I think your inner query needs a join condition. (That is not actually in your question)
Your ORDER BY clause in the inner query could be ABS(TIMESTAMP - DB0.BAL.TIME). That should give you the smallest difference between the 2.
Does that help ?
Based on the follwing Sql Fiddle http://sqlfiddle.com/#!3/7a900/15 I came up with ...
SELECT
bal.uid,
bal.userId,
bal.balance,
bal.time,
trn.timestamp,
trn.description,
datediff(ms, bal.time, trn.timestamp)
FROM
money_balances bal
JOIN money_transaction trn on
trn.userid = bal.userid and
trn.uid =
(
select top 1 uid
from money_transaction trn2
where trn2.userid = trn.userid
order by abs(datediff(ms, bal.time, trn2.timestamp))
)
WHERE
bal.time IS NOT NULL
ORDER BY
bal.time DESC
I cannot vouch for its performance because I know nothing of your data, but I believe it works.

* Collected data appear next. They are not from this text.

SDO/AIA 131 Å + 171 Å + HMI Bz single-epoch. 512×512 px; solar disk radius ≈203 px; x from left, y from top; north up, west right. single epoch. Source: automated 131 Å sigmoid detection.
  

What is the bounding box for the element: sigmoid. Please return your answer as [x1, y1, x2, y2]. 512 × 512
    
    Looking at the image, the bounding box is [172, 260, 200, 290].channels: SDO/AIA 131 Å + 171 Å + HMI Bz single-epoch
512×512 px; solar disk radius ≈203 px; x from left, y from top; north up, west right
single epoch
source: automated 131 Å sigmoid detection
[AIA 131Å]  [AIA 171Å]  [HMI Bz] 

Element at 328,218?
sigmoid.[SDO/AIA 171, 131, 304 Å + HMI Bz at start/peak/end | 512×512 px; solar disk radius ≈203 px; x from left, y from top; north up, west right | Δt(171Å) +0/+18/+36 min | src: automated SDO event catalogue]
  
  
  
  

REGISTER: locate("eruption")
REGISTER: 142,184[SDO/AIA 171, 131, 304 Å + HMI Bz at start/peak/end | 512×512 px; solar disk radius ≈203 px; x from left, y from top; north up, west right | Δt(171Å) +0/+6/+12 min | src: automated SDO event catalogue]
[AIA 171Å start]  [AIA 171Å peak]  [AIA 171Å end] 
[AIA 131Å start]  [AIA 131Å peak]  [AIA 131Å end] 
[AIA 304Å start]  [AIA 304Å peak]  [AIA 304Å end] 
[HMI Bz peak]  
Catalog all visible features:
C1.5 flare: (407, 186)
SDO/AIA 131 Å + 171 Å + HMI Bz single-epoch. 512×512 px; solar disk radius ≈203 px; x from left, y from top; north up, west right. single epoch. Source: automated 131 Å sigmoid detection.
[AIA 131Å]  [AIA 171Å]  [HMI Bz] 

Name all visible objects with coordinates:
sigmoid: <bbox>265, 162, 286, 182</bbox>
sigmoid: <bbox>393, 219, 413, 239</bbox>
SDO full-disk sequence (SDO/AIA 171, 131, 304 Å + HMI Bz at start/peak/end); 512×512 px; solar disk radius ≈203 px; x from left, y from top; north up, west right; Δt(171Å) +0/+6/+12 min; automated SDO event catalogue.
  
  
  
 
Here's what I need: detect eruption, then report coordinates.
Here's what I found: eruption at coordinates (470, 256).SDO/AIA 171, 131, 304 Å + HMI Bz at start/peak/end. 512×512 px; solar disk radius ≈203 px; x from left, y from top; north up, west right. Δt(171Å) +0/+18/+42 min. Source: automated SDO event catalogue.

I have simplified my answer - I believe what you need is
SELECT
bal.uid as baluid,
(
select top 1 uid
from money_transaction trn2
where trn2.userid = bal.userid
order by abs(datediff(ms, bal.time, trn2.timestamp))
) as tranuid
FROM
money_balances bal
and from that you can derive all the datasets you need.
for example :
with matched_credits as
(
SELECT
bal.uid as baluid,
(
select top 1 uid
from money_transaction trn2
where trn2.userid = bal.userid
order by abs(datediff(ms, bal.time, trn2.timestamp))
) as tranuid
FROM
money_balances bal
)
select
*
from
matched_credits mc
join money_balances mb on
mb.uid = mc.baluid
join money_transaction trn on
trn.uid = mc.tranuid
Try:
SELECT dbo.bal.uid,
dbo.bal.userId,
dbo.bal.balance,
dbo.bal.time,
(SELECT TOP 1 transactionBal
FROM dbo.transaction
ORDER BY abs(datediff(ms, dbo.bal.time, TIMESTAMP))) AS newBal
FROM dbo.bal
WHERE dbo.bal.time IS NOT NULL
ORDER BY dbo.bal.time DESC